The story of the presence of Poles in Iran goes back to World War II. It was in early 1942 when Allied Forces announced they intended to take Polish troops along with women, children and the elderly to the Iranian port city of Anzali and pass them through Iran. Nevertheless, harsh winter closed in on them coupled with a shortage of foodstuffs in Iran at the time.
Still, Iran housed around 3,000 of them in several areas in the capital, Tehran. Despite Iranians’ hospitality, around 1937 Poles passed away due to cold, a shortage of medicines, typhus and cholera, and were laid to rest at Doolab cemetery in west Tehran. Of them, 409 were soldiers and the rest were civilians.
Eight-hundred of them were buried in Mashhad, Anzali Port, Khorramshahr, Ahvaz, Isfahan and Qazvin, 10 were laid to rest at the British Embassy’s cemetery and 56 were taken to their final resting places at the Jews’ cemetery in Tehran. The Doolab cemetery, which contains the cemeteries of Armenians, Poles, the French, Russians, Georgians, Assyrians and the Greek, was registered on the country’s list of national heritage sites on June 6, 2000.
It was October 2017 when news spread that the tombstones of Poles at Doolab cemetery, which is a nationally registered historical site, had been destroyed and removed for renovation.
It came to light that some 2000 old gravestones had been removed during a plan to renovate and restore them, and it was not clear whether the tombstones had been destroyed or kept in a safe place. Comments by senior cultural heritage officials showed the renovation plan had been implemented without receiving the necessary permit from relevant authorities. That begged the question of who was responsible for pursuing the matter if the tombstones were intact and if there was a possibility of taking them out the country by the relevant embassy or some other individuals.

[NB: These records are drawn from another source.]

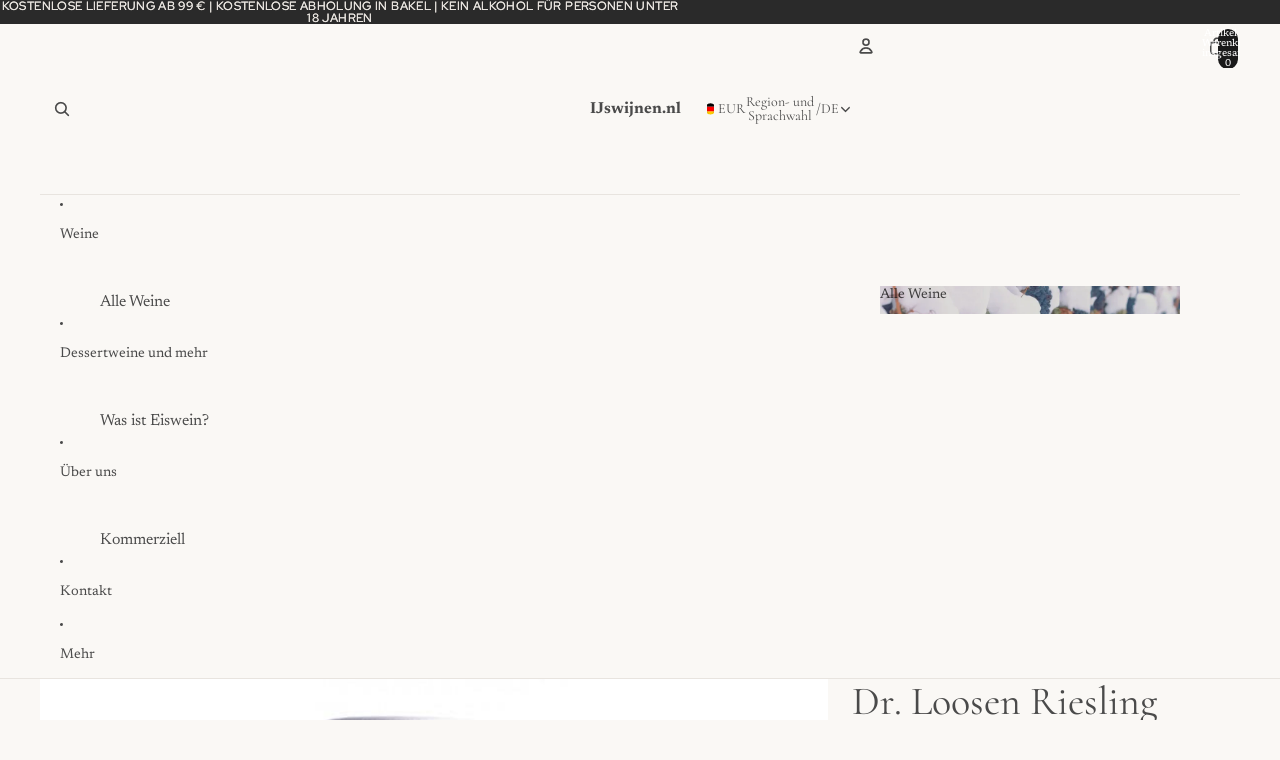

--- FILE ---
content_type: application/javascript; charset=utf-8
request_url: https://analyzely.gropulse.com/get_script?shop=ijswijnen.myshopify.com
body_size: -136
content:

  (function(){
    if (location.pathname.includes('/thank_you') || location.pathname.includes('/thank-you')) {
      var script = document.createElement("script");
      script.type = "text/javascript";
      script.src = "https://analyzely.gropulse.com/get_purchase_page_script?shop=ijswijnen.myshopify.com";
      document.getElementsByTagName("head")[0].appendChild(script);
    }
  })();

At the end, the Supreme Audit Court intervened in early 2018 and called on cultural heritage officials to take necessary action to keep the tombstones from being taken out of the country.
Customs officials were also notified, so that they would stop the historical gravestones from being taken out of the country.
Officials say the tombstones have apparently not been taken out of the country, yet. Some reports also suggest the historical gravestones have probably been returned to Tehran and are being renovated. Still, there has been no clear answer from authorities on the matter.